Dataset items:
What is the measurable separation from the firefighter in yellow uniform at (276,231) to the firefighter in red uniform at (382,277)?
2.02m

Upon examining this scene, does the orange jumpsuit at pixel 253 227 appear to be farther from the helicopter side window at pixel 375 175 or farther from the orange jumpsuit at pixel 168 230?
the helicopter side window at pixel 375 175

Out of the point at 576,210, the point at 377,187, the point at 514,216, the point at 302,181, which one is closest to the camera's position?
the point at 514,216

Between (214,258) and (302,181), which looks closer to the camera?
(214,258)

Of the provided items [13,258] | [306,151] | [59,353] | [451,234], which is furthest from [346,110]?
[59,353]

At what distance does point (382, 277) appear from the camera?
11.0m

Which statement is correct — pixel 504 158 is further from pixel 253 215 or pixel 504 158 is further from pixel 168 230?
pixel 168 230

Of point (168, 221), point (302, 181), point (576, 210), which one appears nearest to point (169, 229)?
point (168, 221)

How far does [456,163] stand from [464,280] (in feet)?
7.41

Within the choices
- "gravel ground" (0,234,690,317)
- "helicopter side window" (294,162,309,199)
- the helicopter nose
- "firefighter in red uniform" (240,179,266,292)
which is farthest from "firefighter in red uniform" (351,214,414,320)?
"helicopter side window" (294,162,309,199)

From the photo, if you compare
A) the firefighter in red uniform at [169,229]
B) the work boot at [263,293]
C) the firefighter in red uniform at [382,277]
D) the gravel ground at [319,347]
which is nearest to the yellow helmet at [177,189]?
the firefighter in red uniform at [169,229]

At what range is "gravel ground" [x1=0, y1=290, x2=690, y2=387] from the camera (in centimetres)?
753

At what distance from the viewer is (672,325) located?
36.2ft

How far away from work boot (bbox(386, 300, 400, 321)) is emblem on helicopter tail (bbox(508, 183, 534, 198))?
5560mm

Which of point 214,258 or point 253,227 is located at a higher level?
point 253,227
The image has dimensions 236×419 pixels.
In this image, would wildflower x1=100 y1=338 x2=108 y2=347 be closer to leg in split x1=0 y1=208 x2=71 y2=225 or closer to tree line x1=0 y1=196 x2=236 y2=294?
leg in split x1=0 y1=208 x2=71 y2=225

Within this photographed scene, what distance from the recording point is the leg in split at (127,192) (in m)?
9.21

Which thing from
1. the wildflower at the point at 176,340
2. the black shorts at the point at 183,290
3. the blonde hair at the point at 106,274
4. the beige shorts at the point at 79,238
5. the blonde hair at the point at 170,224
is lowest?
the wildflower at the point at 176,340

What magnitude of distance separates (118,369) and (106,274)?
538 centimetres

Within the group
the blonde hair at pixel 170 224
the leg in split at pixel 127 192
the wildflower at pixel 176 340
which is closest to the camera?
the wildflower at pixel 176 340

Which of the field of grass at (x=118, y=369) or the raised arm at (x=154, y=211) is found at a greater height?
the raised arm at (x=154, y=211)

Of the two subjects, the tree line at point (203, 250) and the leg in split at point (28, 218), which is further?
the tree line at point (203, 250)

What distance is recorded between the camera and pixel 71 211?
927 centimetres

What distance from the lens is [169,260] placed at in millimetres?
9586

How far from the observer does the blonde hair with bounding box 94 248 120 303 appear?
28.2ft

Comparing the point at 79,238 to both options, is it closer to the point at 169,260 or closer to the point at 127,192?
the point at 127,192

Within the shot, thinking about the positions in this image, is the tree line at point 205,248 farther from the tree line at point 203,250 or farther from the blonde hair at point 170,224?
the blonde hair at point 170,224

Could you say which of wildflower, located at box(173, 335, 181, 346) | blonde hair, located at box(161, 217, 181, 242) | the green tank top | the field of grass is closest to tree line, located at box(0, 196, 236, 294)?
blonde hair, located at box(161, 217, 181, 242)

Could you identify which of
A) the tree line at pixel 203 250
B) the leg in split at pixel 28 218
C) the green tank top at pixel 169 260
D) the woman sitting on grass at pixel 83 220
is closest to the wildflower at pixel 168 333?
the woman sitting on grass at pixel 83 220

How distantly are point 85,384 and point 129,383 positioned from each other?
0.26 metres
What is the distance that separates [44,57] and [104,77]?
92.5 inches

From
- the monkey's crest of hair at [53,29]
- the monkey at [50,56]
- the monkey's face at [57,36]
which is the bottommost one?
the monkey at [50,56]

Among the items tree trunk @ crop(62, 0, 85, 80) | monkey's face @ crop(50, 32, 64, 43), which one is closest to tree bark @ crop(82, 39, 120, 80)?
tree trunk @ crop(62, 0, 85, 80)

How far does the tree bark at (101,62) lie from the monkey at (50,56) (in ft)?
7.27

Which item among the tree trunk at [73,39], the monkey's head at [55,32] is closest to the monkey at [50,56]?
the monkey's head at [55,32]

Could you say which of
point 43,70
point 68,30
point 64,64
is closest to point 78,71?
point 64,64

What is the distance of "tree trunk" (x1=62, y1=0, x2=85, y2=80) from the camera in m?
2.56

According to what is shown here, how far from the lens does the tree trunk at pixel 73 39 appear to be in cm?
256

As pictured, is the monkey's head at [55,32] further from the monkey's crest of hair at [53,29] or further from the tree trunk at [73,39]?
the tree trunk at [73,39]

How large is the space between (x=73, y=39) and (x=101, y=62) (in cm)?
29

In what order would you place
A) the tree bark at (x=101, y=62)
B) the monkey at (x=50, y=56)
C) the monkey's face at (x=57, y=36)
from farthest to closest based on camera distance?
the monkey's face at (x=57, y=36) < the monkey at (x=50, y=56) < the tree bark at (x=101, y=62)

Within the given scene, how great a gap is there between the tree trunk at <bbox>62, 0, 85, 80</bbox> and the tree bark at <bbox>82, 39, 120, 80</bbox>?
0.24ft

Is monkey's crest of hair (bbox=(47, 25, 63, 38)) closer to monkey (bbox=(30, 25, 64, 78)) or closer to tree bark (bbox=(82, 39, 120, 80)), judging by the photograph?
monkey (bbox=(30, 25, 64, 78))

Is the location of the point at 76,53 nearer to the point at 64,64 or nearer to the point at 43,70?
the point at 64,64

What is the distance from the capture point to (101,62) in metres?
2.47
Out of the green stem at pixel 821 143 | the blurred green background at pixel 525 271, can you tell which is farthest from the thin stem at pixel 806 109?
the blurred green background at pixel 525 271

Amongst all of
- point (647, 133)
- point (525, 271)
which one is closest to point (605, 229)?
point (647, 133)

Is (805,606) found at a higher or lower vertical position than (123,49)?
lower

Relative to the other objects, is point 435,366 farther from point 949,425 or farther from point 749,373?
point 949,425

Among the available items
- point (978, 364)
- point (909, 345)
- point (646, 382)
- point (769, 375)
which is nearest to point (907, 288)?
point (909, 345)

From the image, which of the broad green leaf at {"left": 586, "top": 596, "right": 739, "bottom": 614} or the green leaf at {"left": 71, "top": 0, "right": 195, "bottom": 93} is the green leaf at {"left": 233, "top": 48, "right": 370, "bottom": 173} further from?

EXERCISE DETAILS
Please swap "gravel ground" for "gravel surface" throughout the rows above, and leave everything else unchanged.

SOLUTION BELOW
What is the measurable separation from the firefighter in yellow uniform at (276,231) to the firefighter in red uniform at (382,277)?
2.02m

Upon examining this scene, does the orange jumpsuit at pixel 253 227 appear to be farther from the helicopter side window at pixel 375 175 or farther from the orange jumpsuit at pixel 168 230?
the helicopter side window at pixel 375 175

Out of the point at 576,210, the point at 377,187, the point at 514,216, the point at 302,181, which one is closest to the camera's position?
the point at 514,216

Between (214,258) and (302,181), which looks closer to the camera?
(214,258)

Of the provided items [13,258] | [306,151] | [59,353] | [451,234], which is furthest from [346,110]?
[59,353]

At what distance does point (382, 277) appear from the camera?
11.0m

Which statement is correct — pixel 504 158 is further from pixel 253 215 or pixel 504 158 is further from pixel 168 230?
pixel 168 230

Of point (168, 221), point (302, 181), point (576, 210), which one appears nearest to point (169, 229)?
point (168, 221)

How far does [456,163] stand from [464,280] (in feet)?
7.41

Within the choices
- "gravel surface" (0,234,690,317)
- "helicopter side window" (294,162,309,199)
- the helicopter nose
- "firefighter in red uniform" (240,179,266,292)
which is farthest from "firefighter in red uniform" (351,214,414,320)?
"helicopter side window" (294,162,309,199)

From the photo, if you compare
A) the firefighter in red uniform at [169,229]
B) the work boot at [263,293]
C) the firefighter in red uniform at [382,277]
D) the gravel surface at [319,347]
which is nearest to the yellow helmet at [177,189]?
the firefighter in red uniform at [169,229]

At what range is "gravel surface" [x1=0, y1=290, x2=690, y2=387] from the camera (in centimetres)?
753

At what distance from the viewer is (672,325) located?
36.2ft

How far away from work boot (bbox(386, 300, 400, 321)) is emblem on helicopter tail (bbox(508, 183, 534, 198))?
5560mm

Which of point 214,258 or point 253,227 is located at a higher level?
point 253,227
The image has dimensions 236×419 pixels.
In this image, would wildflower x1=100 y1=338 x2=108 y2=347 be closer to leg in split x1=0 y1=208 x2=71 y2=225 or closer to tree line x1=0 y1=196 x2=236 y2=294?
leg in split x1=0 y1=208 x2=71 y2=225

Within this photographed scene, what distance from the recording point is the leg in split at (127,192) (in m)?
9.21

Which thing from
1. the wildflower at the point at 176,340
2. the black shorts at the point at 183,290
3. the blonde hair at the point at 106,274
4. the beige shorts at the point at 79,238
5. the blonde hair at the point at 170,224
is lowest?
the wildflower at the point at 176,340

What magnitude of distance separates (118,369) and (106,274)?
538 centimetres

Within the group
the blonde hair at pixel 170 224
the leg in split at pixel 127 192
the wildflower at pixel 176 340
which is closest to the camera?
the wildflower at pixel 176 340

Which of the field of grass at (x=118, y=369) or the raised arm at (x=154, y=211) is found at a greater height?
the raised arm at (x=154, y=211)

Of the two subjects, the tree line at point (203, 250) and the leg in split at point (28, 218), which is further?
the tree line at point (203, 250)

What distance is recorded between the camera and pixel 71 211?
927 centimetres

What distance from the lens is [169,260] placed at in millimetres?
9586

How far from the observer does the blonde hair with bounding box 94 248 120 303 appear?
28.2ft

Comparing the point at 79,238 to both options, is it closer to the point at 169,260 or closer to the point at 127,192?
the point at 127,192

Within the shot, thinking about the positions in this image, is the tree line at point 205,248 farther from the tree line at point 203,250 or farther from the blonde hair at point 170,224?
the blonde hair at point 170,224

Could you say which of wildflower, located at box(173, 335, 181, 346) | blonde hair, located at box(161, 217, 181, 242) | the green tank top | the field of grass is closest to tree line, located at box(0, 196, 236, 294)?
blonde hair, located at box(161, 217, 181, 242)

Could you identify which of
A) the tree line at pixel 203 250
B) the leg in split at pixel 28 218
C) the green tank top at pixel 169 260
D) the woman sitting on grass at pixel 83 220
is closest to the wildflower at pixel 168 333?
the woman sitting on grass at pixel 83 220

How distantly are point 85,384 and point 129,383 positioned from each other?
0.26 metres
What is the distance that separates [44,57] and [104,77]?
92.5 inches

From
- the monkey's crest of hair at [53,29]
- the monkey at [50,56]
- the monkey's face at [57,36]
which is the bottommost one?
the monkey at [50,56]

Among the items tree trunk @ crop(62, 0, 85, 80) | monkey's face @ crop(50, 32, 64, 43), which one is closest to tree bark @ crop(82, 39, 120, 80)?
tree trunk @ crop(62, 0, 85, 80)

How far does the tree bark at (101,62) lie from the monkey at (50,56) (in ft)?
7.27

Which item among the tree trunk at [73,39], the monkey's head at [55,32] is closest to the monkey at [50,56]?
the monkey's head at [55,32]

Could you say which of
point 43,70
point 68,30
point 64,64
is closest to point 78,71?
point 64,64

What is the distance of "tree trunk" (x1=62, y1=0, x2=85, y2=80) from the camera in m?
2.56

According to what is shown here, how far from the lens does the tree trunk at pixel 73 39 appear to be in cm?
256

As pictured, is the monkey's head at [55,32] further from the monkey's crest of hair at [53,29] or further from the tree trunk at [73,39]?
the tree trunk at [73,39]

How large is the space between (x=73, y=39) and (x=101, y=62) (in cm)?
29

In what order would you place
A) the tree bark at (x=101, y=62)
B) the monkey at (x=50, y=56)
C) the monkey's face at (x=57, y=36)
from farthest to closest based on camera distance?
the monkey's face at (x=57, y=36) < the monkey at (x=50, y=56) < the tree bark at (x=101, y=62)

Within the given scene, how great a gap is there between the tree trunk at <bbox>62, 0, 85, 80</bbox> and the tree bark at <bbox>82, 39, 120, 80</bbox>?
0.24ft

Is monkey's crest of hair (bbox=(47, 25, 63, 38)) closer to monkey (bbox=(30, 25, 64, 78)) or closer to tree bark (bbox=(82, 39, 120, 80)), judging by the photograph?
monkey (bbox=(30, 25, 64, 78))

Is the location of the point at 76,53 nearer to the point at 64,64 or nearer to the point at 43,70?
the point at 64,64

What is the distance from the capture point to (101,62) in metres?
2.47
Out of the green stem at pixel 821 143 | the blurred green background at pixel 525 271, can you tell which is farthest from the thin stem at pixel 806 109?
the blurred green background at pixel 525 271

Amongst all of
- point (647, 133)
- point (525, 271)
which one is closest to point (605, 229)?
point (647, 133)

Is (805,606) found at a higher or lower vertical position than (123,49)?
lower

Relative to the other objects, is point 435,366 farther from point 949,425 or farther from point 749,373?
point 949,425

Among the available items
- point (978, 364)
- point (909, 345)
- point (646, 382)
- point (769, 375)
which is nearest to point (907, 288)?
point (909, 345)

From the image, which of the broad green leaf at {"left": 586, "top": 596, "right": 739, "bottom": 614} or the green leaf at {"left": 71, "top": 0, "right": 195, "bottom": 93} is the green leaf at {"left": 233, "top": 48, "right": 370, "bottom": 173} further from?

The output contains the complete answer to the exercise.